Omer Friedlander / Narratore di sabbie, arance e vertigini

Omer Friedlander, L’uomo che vendeva l’aria in Terrasanta, tr. Irene Abigail Piccinini, NNE, pp. 238, euro 18,00 stampa, euro 8,99 epub

Ci sono scrittori che studiano nelle pietre del proprio territorio i destini di un popolo, attraverso i cammini di donne e uomini d’ogni età: dalle (non sempre) agevoli giovinezze all’evidenza talvolta allucinatoria della vecchiaia. Le narrazioni spesso incantano e fanno apparire lontane terre come facilitatrici di fiabe e avventure, e bolle d’avventura in cui i soliti “occidentali”, da Marco Polo in poi, s’ubriacano di effluvi mitici e mistici. Ora ci troviamo per le mani il libro di un autore nato a Gerusalemme: Omer Friedlander riesce, in una varietà di racconti, a far nascere seduzioni dalle sabbie tormentate da guerre logoranti, e a tessere giorni delicati come carte veline in cui si muovono personaggi di forti aspirazioni.

Giovani donne e ragazzi, e “antenati” ben vivi, si muovono in mezzo agli aranceti fra Giaffa e Haifa, si arricchiscono della sacra polpa, tutti belli e pronti all’avvento della primavera. Alcuni racchiudono i ricordi in barattoli colmi di sabbia, mentre con occhi dolci si guardano l’un l’altro. Alcuni vendono ai turisti, o almeno tentano di farlo, bottigliette vuote tintinnanti disposte su un carretto, a loro dire contenenti non un’aria qualunque ma quella molto speciale della Terrasanta: l’aria tutt’intorno che non richiede permessi e soprattutto è gratis.
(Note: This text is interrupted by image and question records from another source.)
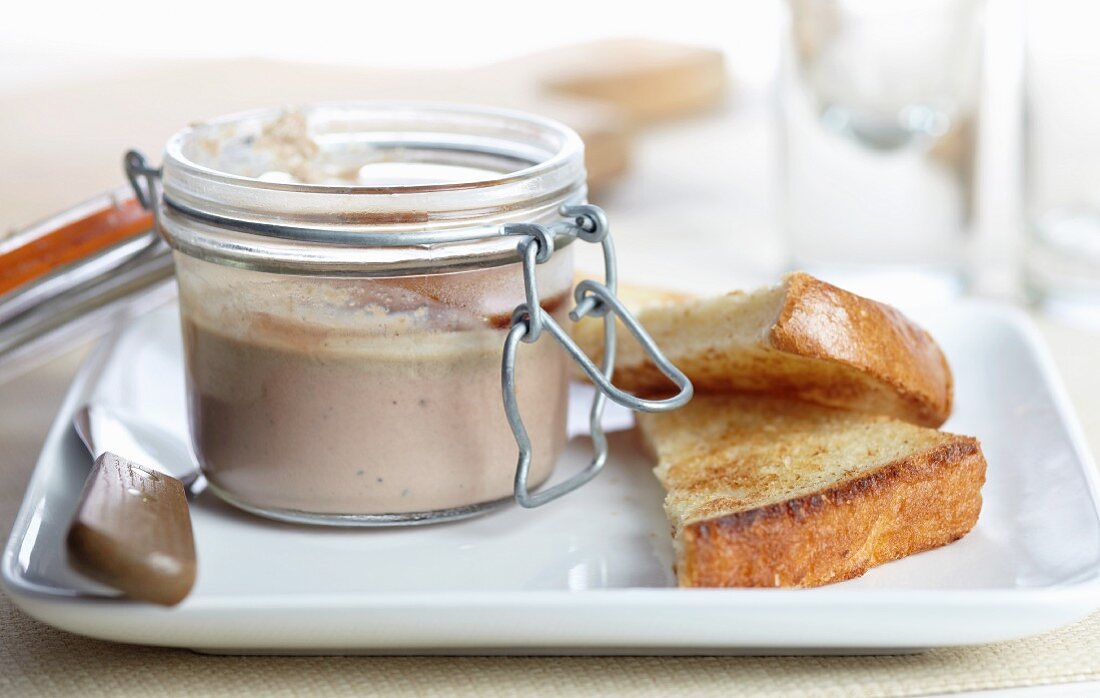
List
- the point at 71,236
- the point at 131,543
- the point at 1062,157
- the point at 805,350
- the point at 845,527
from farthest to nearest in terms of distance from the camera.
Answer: the point at 1062,157, the point at 71,236, the point at 805,350, the point at 845,527, the point at 131,543

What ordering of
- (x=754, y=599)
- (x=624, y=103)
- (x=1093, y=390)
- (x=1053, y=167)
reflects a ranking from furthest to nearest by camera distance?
(x=624, y=103)
(x=1053, y=167)
(x=1093, y=390)
(x=754, y=599)

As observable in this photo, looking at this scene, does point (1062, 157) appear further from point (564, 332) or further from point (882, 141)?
point (564, 332)

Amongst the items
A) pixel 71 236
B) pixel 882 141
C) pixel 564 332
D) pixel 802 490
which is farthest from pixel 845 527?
pixel 882 141

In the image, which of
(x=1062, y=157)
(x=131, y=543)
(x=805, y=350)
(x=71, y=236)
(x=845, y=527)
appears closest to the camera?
(x=131, y=543)

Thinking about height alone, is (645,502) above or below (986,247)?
above

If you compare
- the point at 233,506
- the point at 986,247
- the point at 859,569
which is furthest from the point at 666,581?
the point at 986,247

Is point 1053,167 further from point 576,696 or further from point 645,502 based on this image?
point 576,696

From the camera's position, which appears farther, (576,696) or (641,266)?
(641,266)
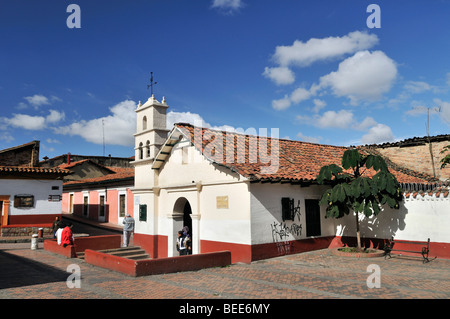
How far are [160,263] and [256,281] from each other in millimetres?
2967

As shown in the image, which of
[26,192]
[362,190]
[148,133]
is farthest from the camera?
[26,192]

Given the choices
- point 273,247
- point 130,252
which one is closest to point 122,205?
point 130,252

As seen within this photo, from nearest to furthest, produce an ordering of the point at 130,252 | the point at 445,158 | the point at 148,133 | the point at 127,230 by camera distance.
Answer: the point at 130,252 < the point at 445,158 < the point at 148,133 < the point at 127,230

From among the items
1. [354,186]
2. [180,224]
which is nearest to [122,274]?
[180,224]

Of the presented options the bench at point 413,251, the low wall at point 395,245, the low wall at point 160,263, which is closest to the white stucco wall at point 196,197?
the low wall at point 160,263

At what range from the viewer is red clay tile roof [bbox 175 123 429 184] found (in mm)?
13070

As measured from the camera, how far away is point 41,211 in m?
22.1

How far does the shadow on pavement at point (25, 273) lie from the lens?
383 inches

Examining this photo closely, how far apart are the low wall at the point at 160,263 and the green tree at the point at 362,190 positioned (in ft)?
14.6

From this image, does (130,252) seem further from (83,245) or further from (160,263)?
(160,263)

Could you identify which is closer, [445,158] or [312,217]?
[312,217]

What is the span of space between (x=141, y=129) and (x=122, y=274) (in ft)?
29.5

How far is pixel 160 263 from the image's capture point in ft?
35.0
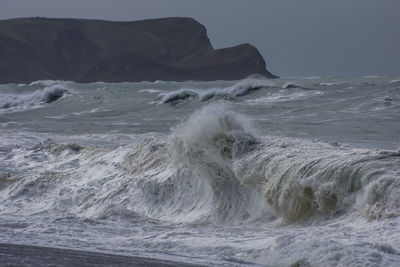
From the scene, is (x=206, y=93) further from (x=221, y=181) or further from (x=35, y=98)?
(x=221, y=181)

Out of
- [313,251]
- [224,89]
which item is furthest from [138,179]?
[224,89]

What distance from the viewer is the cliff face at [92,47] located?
74312 mm

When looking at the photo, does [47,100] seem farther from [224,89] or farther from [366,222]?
[366,222]

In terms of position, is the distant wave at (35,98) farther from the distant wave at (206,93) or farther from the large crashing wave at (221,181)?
the large crashing wave at (221,181)

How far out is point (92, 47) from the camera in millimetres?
89750

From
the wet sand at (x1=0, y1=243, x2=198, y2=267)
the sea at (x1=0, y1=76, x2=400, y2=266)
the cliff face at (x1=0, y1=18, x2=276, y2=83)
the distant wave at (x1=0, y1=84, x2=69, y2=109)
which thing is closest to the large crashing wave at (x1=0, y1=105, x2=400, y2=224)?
the sea at (x1=0, y1=76, x2=400, y2=266)

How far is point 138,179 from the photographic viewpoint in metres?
9.81

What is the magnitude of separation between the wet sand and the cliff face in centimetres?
6648

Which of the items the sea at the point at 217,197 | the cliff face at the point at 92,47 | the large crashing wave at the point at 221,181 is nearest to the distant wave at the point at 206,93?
the sea at the point at 217,197

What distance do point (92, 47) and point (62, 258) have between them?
85847 millimetres

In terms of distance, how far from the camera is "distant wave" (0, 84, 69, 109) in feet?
117

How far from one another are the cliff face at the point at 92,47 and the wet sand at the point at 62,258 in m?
66.5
Padre e figlia sono descritti come figure d’innocenza aliena, pressoché finta agli occhi di turisti biondi e perciò favolosa.

Ma ogni racconto di quest’esordio luminoso regala una vertigine a cui pochi frequentatori di regioni mediorientali (Pasolini, Bowles, Schwarzenbach?) sanno arrendersi in modo da accoglierne i privilegi, e le profezie forse felici forse terribili. Ma vere. Almeno quanto i segni e i semi che emergono dalle sabbie, e poi viaggianti su dune e città improvvise. Ci sono segreti portati alla luce da Friedlander, col suo inglese impastato qua e là di lingua ebraica (come sottolinea la traduttrice nella sua amabile nota), famiglie di profughi che appaiono e scompaiono nella luce ondeggiante, naufraghi della “civiltà” su cui la fiaba fatica a respirare ma pur sempre sfreccia sulle rotte che si sciolgono fra una pista e l’altra, fra lamiere arrugginite e splendori fruttiferi.

È la gioventù ricca d’energia a estroflettersi da ogni racconto, qualcosa che noi abbiamo perduto per sempre ma che nei territori di Friedlander ancora è imbevuta di meditazione erratica e corteggiamenti di una natura non contrabbandante bellezza bensì pazzie di spezie, possibilità folgoranti e luci notturne non sempre dovute al cielo stellato. Se il turismo e la guerra sgretola, la civiltà descritta dal nostro scrittore ha quel grado di selvatichezza che rasenta il “puro” scomparso dal corpo degli umani: simile alla morte, rasentandola, ma sempre sul punto di rinascere – tra un furgone Volkswagen e un aranceto al confine delle dune.